When I mentioned Dr. George Hill Hodel Jr in an earlier post, I mentioned the Jigsaw Murders in Manila, Philippines in the 1960s.  Dr. Hodel Jr., as the prime suspect in the murder of the Black Dahlia, is an excellent candidate for the murderer.  Especially considering Lucila Lalu was found in almost the exact same condition as Elizabeth Short.

One should understand that Manila during the 1960s was not a great place to live.  Crime was rampant and it wasn’t limited to the poor.  Even the rich and famous members of Philippine society was at risk.  The same year Lucila Lalu was found murdered, a young movie star was taken hostage by 4 members of the upper class, forced into a hotel, where they tortured, raped, and brutalized her.  Thankfully, they left her alive and were all caught and prosecuted for their crimes.

Lucila Lalu was a young woman who was married to a police officer.  She owned a beauty store and a nightclub.  She was living a good life, until she ran afoul of the wrong person.
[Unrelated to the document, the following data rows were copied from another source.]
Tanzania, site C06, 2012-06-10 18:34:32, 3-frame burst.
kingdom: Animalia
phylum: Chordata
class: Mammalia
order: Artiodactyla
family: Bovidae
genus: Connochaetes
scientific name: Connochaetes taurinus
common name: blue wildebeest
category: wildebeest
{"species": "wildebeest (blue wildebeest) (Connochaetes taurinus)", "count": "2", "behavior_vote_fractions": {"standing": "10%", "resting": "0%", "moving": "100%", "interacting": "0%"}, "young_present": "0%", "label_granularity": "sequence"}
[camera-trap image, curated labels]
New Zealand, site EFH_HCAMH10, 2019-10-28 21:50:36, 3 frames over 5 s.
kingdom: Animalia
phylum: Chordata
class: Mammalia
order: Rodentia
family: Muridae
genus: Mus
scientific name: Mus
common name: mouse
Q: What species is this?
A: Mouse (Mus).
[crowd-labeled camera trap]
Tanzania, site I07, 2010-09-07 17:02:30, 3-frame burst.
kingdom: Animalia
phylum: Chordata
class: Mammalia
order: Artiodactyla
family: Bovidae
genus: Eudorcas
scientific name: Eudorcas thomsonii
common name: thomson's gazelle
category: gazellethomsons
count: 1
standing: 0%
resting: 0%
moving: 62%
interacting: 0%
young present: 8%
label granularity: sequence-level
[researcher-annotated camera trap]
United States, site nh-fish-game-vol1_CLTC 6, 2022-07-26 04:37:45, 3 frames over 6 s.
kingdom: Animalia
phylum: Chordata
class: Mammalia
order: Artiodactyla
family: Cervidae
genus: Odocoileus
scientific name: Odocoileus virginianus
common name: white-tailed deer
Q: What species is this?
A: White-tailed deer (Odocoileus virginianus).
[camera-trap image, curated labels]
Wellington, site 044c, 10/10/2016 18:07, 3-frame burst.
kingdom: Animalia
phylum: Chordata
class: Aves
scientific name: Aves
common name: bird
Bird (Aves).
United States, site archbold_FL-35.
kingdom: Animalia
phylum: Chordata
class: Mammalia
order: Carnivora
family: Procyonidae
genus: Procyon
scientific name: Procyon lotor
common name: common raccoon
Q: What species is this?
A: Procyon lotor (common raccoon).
May 28, 1967 Lucila Lalu went to work and never returned.  Where she was held for the two days she was missing was never discovered (however, we’ll get into some of that).  On May 30, 1967, the lower portion of her body was found near a river.  Later in the day, her upper torso was found in a park near a major intersection.  Her head was never found.

The police seemed to make some blunders during the investigation.  The biggest one was not searching the prime suspect’s apartment when they arrested him.  Instead, they waited, by which time the scene had been contaminated and possible had evidence planted.  Then there was the confession they got, which was most definitely coerced, most likely with brute force and which didn’t hold up when scrutinized.  While the case was never closed, it was widely accepted that the man did it.

Until it wasn’t… While not officially linked to Lucila Lalu’s murder, two other Filipina women were murdered in a much similar manner in the two years before Lalu’s murder.  Finding information on these two women seem nearly impossible.  They may not even exist except outside the mind of one demented journalist.  A news article was published a year after Lalu’s murder attempting to connect the three victims.  Police denied the victims existed and insisted that Lalu’s murder was a single event.

Only now, we know that may not be true, even if the other Pinoi victims are a figment of someone’s imagination.  Lalu’s body was found drained of blood.  She was bisected just above the hips.  And Dr. Hodel Jr. was living in Manila at the time.  All three of these details are important because they mirror the murder of The Black Dahlia, Elizabeth Short.  The only real difference is geography and the missing head.  Lalu was even a very attractive young woman, like Short.

It is very likely that the Short and Lalu cases are linked.  It is also very likely that if the other two victims really existed, they were connected as well.  However, the murder of Lalu, like Elizabeth Short, will go down as unsolved for all time – the Filipina Black Dahlia, so to speak.

3 thoughts on “The Jigsaw Murder(s)

    1. A friend grew up there and told me about them, then I looked them up online. Her mom was somehow distantly related to the victim, which meant I had a name to use in the search.